Please answer from the teaching on patience below: according to it, what does His Holiness the Dalai Lama say physical health has to come from?
══ Supplied text
You can see now how that practice of patience is so priceless, how it changes your mind from negative to positive, into patience. And what happens from that? What can you achieve from that precious thought? You can achieve a healthy mind. We always seek to have a healthy body, but that comes from a healthy mind. A healthy mind is most important. So now, everybody, please think that you need a healthy mind.

Nowadays, His Holiness the Dalai Lama emphasizes very much to the world that it is not enough to be physically healthy; that really, physical health has to come from a healthy mind. We need a healthy inner world, and His Holiness emphasizes very much how we need to take care of our mind by taking care of our emotional hygiene in order for it to be healthy. Please everyone, practice that.

These teachings are not just for listening by ear, not only for listening by ear. No, not that. We need to use these teachings for practice. If we don’t practice patience right now, right now, we will lose the opportunity, because that person’s anger won’t last for a long time, and when it’s gone we will have lost an opportunity that is a much greater loss than losing skies of jewels, skies of gold, diamonds, or even wish-granting jewels. Even that is nothing. It is nothing because with that alone we can’t achieve all the numberless qualities of a buddha’s holy body, speech, and mind and the possibility of benefiting sentient beings in the highest possible way.
════
══ Extracted records
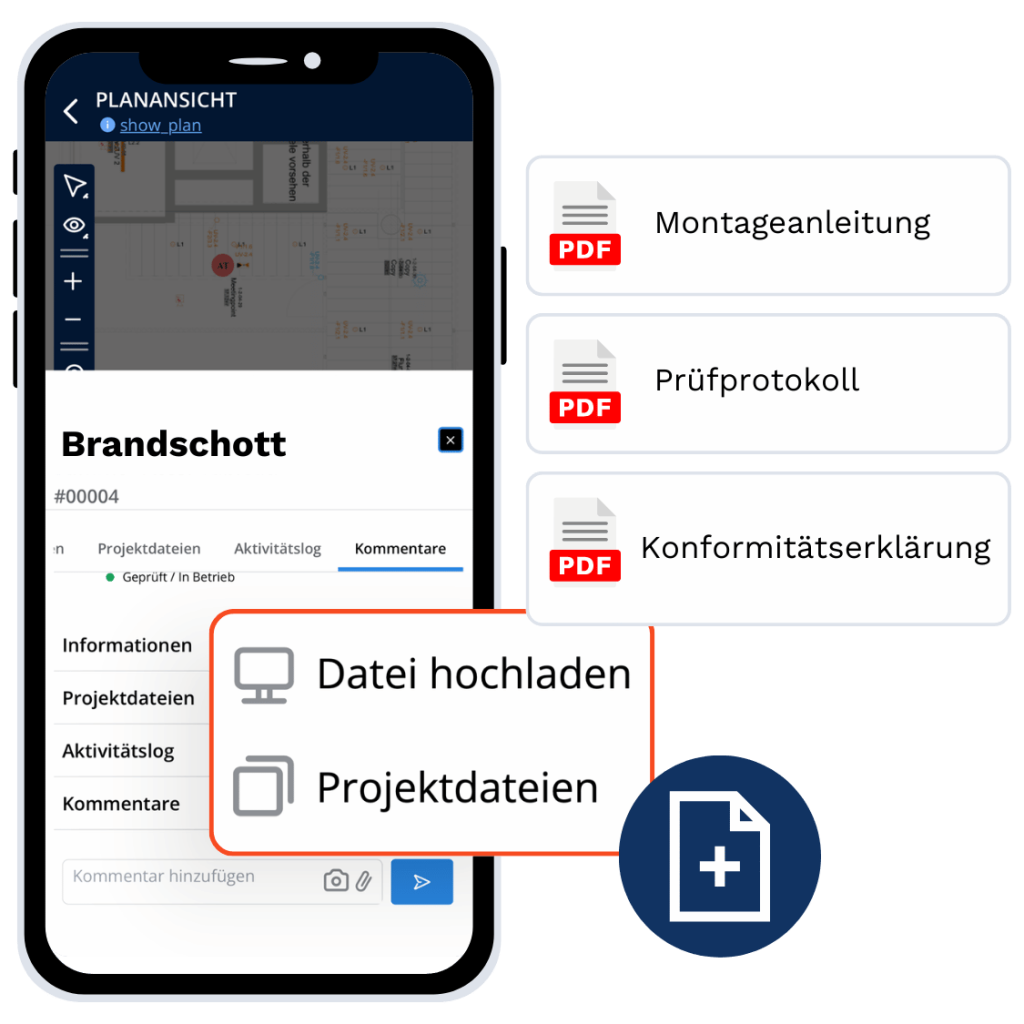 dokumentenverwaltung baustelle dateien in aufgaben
════
══ Extracted records
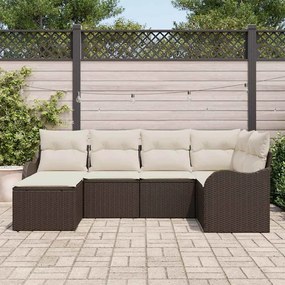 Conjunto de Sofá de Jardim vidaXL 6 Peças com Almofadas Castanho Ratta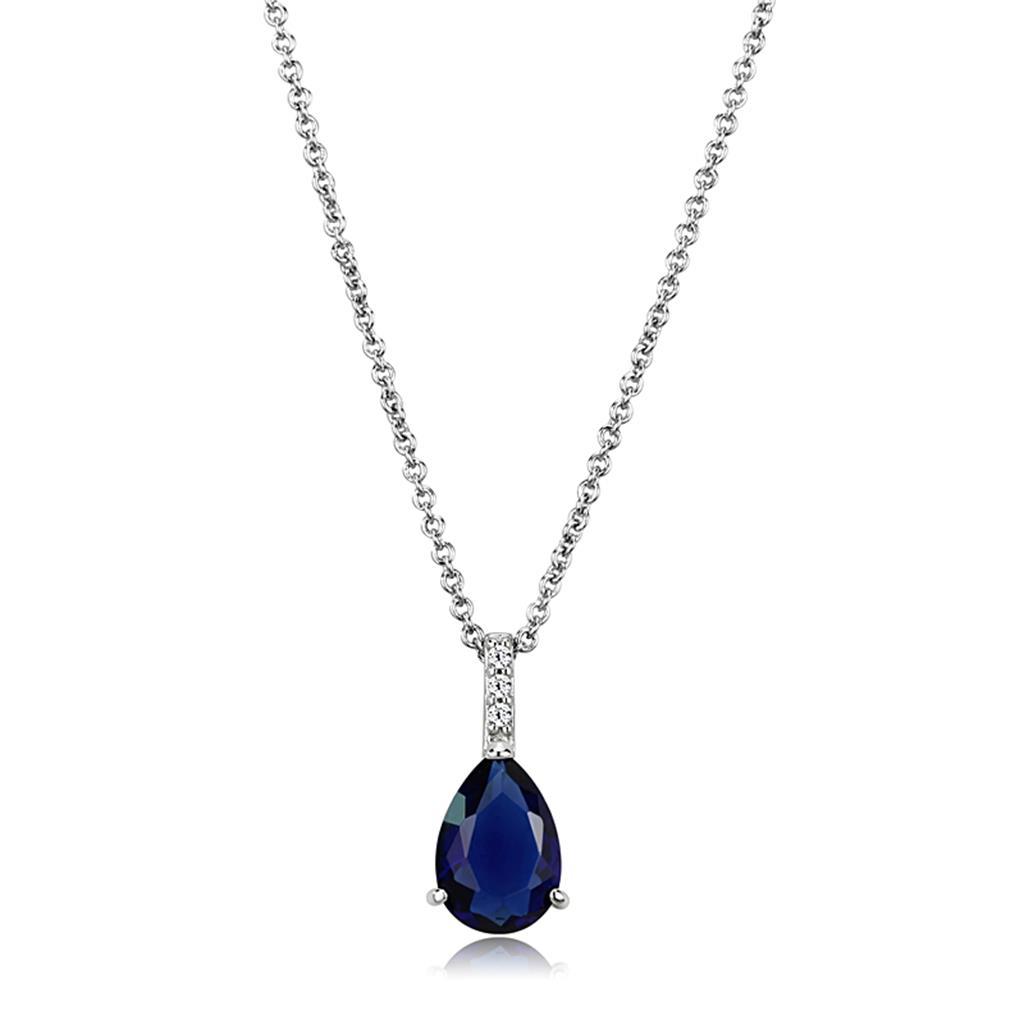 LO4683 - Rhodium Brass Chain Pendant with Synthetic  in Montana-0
════
## Answer
A healthy mind.